The Fire-aspects are our charismatic leaders, remember - and one of the things a good trooper does is get his subordinates the equipment they need. (Or, you know, fuck with the morale of enemy troops - calling for negotiations with the enemy is a great opportunity to fuck the guy's with Brother-Against-Brother Insinuation left-and-right, and then go back to your camp and plan out your attack while your enemies are all losing cohesion in the ranks.)

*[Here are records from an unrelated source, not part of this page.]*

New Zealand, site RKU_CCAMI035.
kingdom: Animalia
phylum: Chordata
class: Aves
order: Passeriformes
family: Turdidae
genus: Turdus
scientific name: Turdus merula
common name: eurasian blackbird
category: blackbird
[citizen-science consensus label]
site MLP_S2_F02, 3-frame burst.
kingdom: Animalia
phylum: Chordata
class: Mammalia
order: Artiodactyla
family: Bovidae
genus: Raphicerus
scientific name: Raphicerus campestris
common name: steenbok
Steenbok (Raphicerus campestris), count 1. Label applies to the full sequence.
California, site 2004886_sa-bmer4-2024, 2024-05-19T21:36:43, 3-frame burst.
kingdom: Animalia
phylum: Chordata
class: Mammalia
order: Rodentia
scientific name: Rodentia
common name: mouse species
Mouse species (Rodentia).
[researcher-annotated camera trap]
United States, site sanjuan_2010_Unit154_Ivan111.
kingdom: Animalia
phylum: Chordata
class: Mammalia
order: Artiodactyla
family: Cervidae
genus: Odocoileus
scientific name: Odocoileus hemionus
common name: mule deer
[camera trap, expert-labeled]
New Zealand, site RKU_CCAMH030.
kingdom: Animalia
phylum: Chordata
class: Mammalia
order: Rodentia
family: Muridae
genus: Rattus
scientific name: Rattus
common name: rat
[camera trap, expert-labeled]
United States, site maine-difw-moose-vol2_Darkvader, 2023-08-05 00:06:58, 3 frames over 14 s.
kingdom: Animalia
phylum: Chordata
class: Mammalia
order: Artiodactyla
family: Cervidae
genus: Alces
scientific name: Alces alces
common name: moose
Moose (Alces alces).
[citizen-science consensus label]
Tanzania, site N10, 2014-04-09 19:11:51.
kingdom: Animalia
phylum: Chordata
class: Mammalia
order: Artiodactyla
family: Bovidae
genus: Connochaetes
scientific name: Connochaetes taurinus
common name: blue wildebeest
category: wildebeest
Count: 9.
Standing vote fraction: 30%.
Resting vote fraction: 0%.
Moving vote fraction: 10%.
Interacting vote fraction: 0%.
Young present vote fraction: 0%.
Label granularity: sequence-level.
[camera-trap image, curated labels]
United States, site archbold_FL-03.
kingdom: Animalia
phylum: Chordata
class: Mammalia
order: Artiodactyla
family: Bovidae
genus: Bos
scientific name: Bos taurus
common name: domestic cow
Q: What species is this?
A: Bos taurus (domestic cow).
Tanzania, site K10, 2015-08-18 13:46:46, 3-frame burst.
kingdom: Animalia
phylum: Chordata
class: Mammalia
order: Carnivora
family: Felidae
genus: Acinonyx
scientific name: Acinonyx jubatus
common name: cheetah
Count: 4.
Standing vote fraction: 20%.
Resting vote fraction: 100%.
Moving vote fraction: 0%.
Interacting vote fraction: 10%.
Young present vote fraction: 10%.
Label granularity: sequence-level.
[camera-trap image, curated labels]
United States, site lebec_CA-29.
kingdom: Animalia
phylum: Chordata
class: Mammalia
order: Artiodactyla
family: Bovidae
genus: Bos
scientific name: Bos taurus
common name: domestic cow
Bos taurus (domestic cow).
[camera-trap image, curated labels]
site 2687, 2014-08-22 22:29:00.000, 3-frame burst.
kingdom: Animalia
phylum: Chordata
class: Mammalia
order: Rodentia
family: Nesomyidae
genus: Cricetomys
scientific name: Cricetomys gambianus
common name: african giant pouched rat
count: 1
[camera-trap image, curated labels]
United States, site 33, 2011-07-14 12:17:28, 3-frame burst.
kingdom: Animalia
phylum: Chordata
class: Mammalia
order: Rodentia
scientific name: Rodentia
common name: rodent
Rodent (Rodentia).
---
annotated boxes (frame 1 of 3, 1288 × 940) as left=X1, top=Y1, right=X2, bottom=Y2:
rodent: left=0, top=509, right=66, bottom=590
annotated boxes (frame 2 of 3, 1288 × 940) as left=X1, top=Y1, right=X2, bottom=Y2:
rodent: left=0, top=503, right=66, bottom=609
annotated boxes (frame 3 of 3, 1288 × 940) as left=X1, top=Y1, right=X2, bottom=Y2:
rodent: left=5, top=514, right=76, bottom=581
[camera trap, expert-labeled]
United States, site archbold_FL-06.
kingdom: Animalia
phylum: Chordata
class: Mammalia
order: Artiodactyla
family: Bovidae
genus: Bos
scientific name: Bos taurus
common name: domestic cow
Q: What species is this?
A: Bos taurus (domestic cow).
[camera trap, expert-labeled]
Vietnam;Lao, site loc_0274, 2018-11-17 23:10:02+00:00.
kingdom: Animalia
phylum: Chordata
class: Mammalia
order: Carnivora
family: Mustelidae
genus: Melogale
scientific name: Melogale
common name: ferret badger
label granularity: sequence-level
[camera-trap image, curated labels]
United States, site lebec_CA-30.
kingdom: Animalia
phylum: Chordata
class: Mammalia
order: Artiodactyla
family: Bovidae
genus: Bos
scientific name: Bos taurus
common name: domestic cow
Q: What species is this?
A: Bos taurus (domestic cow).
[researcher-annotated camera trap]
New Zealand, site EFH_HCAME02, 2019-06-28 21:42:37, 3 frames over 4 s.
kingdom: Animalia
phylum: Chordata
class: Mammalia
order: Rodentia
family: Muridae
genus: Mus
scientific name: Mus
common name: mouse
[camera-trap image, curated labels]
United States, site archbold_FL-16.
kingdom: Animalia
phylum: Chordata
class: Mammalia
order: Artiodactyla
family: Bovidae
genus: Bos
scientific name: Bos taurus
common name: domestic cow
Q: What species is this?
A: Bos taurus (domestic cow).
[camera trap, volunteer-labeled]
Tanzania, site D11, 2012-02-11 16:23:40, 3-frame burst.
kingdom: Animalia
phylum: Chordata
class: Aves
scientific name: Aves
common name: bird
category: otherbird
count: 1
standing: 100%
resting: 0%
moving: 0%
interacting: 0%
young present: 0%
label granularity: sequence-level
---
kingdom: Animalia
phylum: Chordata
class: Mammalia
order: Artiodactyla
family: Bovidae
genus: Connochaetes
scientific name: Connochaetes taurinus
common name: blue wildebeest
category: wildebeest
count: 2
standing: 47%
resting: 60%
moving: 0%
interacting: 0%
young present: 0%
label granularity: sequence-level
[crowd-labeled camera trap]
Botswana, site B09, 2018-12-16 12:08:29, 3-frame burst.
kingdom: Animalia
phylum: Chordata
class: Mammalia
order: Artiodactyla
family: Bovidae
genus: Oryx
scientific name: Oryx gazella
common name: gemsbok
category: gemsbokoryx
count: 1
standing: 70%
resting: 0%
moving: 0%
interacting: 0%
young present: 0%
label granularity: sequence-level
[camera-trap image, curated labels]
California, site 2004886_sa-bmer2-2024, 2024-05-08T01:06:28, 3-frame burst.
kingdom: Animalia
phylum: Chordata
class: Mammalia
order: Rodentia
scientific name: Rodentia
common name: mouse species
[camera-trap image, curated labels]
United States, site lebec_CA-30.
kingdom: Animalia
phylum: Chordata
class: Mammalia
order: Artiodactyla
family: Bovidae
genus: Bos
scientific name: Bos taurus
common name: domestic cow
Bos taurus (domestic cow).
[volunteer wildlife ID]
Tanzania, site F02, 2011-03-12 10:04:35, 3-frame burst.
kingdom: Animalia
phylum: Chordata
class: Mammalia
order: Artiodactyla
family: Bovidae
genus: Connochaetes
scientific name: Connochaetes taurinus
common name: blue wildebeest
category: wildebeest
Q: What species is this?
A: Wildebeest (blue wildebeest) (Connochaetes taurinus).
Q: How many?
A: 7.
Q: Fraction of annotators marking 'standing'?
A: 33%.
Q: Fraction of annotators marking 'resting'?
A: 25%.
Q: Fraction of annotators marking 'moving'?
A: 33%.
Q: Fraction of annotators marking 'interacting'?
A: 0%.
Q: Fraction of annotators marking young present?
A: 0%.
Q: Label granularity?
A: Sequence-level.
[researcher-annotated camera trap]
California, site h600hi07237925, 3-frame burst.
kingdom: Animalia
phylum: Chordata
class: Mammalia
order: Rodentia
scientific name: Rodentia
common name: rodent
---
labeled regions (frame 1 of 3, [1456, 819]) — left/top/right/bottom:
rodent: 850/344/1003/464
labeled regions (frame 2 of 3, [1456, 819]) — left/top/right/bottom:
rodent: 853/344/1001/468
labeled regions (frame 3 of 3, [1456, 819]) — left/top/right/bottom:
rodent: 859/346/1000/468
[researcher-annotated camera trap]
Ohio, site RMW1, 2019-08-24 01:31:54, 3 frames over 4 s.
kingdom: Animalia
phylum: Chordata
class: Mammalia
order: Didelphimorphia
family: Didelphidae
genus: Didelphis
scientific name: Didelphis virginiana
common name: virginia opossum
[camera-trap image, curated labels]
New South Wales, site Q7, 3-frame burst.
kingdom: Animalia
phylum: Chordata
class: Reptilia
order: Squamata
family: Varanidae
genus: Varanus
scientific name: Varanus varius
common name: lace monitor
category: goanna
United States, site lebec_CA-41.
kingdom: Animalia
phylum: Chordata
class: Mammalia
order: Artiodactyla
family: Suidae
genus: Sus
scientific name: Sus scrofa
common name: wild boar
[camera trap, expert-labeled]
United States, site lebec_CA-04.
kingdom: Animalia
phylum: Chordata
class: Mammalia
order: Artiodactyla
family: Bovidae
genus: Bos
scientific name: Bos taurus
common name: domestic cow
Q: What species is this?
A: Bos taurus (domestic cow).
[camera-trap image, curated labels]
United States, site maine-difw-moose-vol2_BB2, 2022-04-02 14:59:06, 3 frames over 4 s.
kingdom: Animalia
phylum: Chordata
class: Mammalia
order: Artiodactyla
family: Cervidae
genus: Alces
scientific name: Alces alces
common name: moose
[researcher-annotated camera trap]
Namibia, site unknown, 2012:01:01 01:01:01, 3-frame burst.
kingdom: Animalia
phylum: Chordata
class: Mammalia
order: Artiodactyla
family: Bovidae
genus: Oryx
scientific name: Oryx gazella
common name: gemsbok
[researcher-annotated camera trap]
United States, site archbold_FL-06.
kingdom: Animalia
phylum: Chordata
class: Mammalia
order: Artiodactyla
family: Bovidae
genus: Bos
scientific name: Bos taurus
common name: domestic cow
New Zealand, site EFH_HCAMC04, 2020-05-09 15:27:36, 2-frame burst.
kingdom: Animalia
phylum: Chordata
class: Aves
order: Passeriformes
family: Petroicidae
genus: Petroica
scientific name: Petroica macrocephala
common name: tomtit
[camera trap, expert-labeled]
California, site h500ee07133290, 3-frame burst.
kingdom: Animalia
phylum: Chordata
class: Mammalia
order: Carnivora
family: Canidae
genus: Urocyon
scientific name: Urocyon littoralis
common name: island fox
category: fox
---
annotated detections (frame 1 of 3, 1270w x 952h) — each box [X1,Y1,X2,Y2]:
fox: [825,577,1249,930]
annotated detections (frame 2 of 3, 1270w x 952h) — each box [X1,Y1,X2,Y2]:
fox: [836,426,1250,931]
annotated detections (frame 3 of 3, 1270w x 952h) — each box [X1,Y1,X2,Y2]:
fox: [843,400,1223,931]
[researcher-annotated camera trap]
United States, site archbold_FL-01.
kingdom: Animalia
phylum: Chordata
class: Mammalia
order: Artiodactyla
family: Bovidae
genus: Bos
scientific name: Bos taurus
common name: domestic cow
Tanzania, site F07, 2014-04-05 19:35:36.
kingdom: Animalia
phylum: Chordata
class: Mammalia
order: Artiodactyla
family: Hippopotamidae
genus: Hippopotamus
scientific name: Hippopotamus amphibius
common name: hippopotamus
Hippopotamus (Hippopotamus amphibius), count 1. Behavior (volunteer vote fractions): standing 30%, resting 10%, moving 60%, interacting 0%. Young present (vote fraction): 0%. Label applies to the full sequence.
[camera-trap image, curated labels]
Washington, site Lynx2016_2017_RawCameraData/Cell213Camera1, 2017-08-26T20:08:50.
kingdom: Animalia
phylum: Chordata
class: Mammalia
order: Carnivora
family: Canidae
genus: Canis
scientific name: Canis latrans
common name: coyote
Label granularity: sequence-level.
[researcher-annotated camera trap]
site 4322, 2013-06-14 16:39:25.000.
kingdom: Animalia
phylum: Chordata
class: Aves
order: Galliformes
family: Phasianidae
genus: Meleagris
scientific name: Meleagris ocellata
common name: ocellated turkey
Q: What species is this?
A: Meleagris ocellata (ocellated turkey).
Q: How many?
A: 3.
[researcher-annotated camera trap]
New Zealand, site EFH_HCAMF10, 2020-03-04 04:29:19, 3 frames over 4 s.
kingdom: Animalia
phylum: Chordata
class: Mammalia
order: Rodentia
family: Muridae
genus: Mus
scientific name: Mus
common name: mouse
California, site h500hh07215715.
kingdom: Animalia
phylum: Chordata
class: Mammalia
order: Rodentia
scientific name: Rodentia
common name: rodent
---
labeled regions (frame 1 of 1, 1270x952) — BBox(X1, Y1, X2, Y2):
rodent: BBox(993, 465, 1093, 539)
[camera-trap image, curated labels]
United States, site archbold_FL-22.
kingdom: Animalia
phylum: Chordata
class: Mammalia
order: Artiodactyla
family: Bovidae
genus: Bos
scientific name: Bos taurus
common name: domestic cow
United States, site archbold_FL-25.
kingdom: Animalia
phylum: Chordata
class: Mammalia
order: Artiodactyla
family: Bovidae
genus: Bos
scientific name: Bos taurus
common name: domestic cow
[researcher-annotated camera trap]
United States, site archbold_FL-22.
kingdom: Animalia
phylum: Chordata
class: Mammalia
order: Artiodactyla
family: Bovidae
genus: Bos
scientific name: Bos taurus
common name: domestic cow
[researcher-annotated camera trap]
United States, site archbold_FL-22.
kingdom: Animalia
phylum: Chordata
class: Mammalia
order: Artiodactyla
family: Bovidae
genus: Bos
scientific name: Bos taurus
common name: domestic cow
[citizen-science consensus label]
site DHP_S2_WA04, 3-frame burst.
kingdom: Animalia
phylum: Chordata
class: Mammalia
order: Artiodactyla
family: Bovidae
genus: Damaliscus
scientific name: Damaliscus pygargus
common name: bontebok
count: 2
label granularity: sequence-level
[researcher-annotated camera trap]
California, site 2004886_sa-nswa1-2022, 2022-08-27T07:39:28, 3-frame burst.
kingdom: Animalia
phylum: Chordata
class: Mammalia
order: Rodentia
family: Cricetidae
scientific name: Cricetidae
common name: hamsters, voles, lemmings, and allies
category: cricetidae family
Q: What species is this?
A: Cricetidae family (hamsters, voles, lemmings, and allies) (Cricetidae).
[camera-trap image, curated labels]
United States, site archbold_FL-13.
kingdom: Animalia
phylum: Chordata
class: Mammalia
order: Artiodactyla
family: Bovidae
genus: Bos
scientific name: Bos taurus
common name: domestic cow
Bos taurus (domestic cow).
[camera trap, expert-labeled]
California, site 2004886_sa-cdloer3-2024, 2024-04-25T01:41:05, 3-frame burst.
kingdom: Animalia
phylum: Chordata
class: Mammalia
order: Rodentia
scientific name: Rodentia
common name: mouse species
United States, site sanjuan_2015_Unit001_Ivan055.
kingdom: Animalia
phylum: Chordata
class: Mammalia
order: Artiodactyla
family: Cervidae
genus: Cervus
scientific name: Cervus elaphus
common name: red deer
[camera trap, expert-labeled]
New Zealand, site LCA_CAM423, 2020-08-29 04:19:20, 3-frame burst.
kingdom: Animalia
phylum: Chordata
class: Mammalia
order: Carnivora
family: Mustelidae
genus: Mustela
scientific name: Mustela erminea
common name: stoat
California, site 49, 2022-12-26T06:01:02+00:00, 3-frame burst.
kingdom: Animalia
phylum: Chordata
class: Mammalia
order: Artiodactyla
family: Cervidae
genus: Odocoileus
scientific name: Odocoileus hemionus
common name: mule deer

Essentially, your fire-aspect is running, leaping, and hopping all over the place - be it to evade his opponents one-on-one, or to manage his unit (and with Swift Legion technique, he can bring his unit to bear all about the battlefield in a timely fashion.) He is not a soak monster, nor does he approach things patiently - he's the guy you send in fast to wreak havoc and run back out again. Obviously, fire-aspects are meant to work in groups more than any other Exalt; no one else shares their abilities so thoroughly (DB's can share their melee bonuses, dodge bonuses, speed bonuses, temporary bruised HL's - they're /built/ to work in groups; either with other DB's, or with groups of mortals. Even a handful of extras become a scary thing with a well-rounded fire-aspect herding them on.)


Comments

Any suggestions for Water and Wood combat tactics?
--BrilliantRain

I'd -love- some Wood tactics. In my opinion, their charm-set is the least flexible... I know there's a damage-adder in ride, but it's hardly useful most of the time unless you have an anima-immune familiar... which isn't so unlikely, but Thrown gives you armour, reflexive defenses, increased offence, and even some other stuff. Archery just doesn't compare by the book. (Although various custom charms, notably Telgar's dragon-blooded addons, often fix that)
-- Darloth

Myself I'm having problems coming up with really good tactics for Water aspect DBs. I get that they can grapple really well, but how do they do defence? Near as I can tell they just got one the one defensive charm.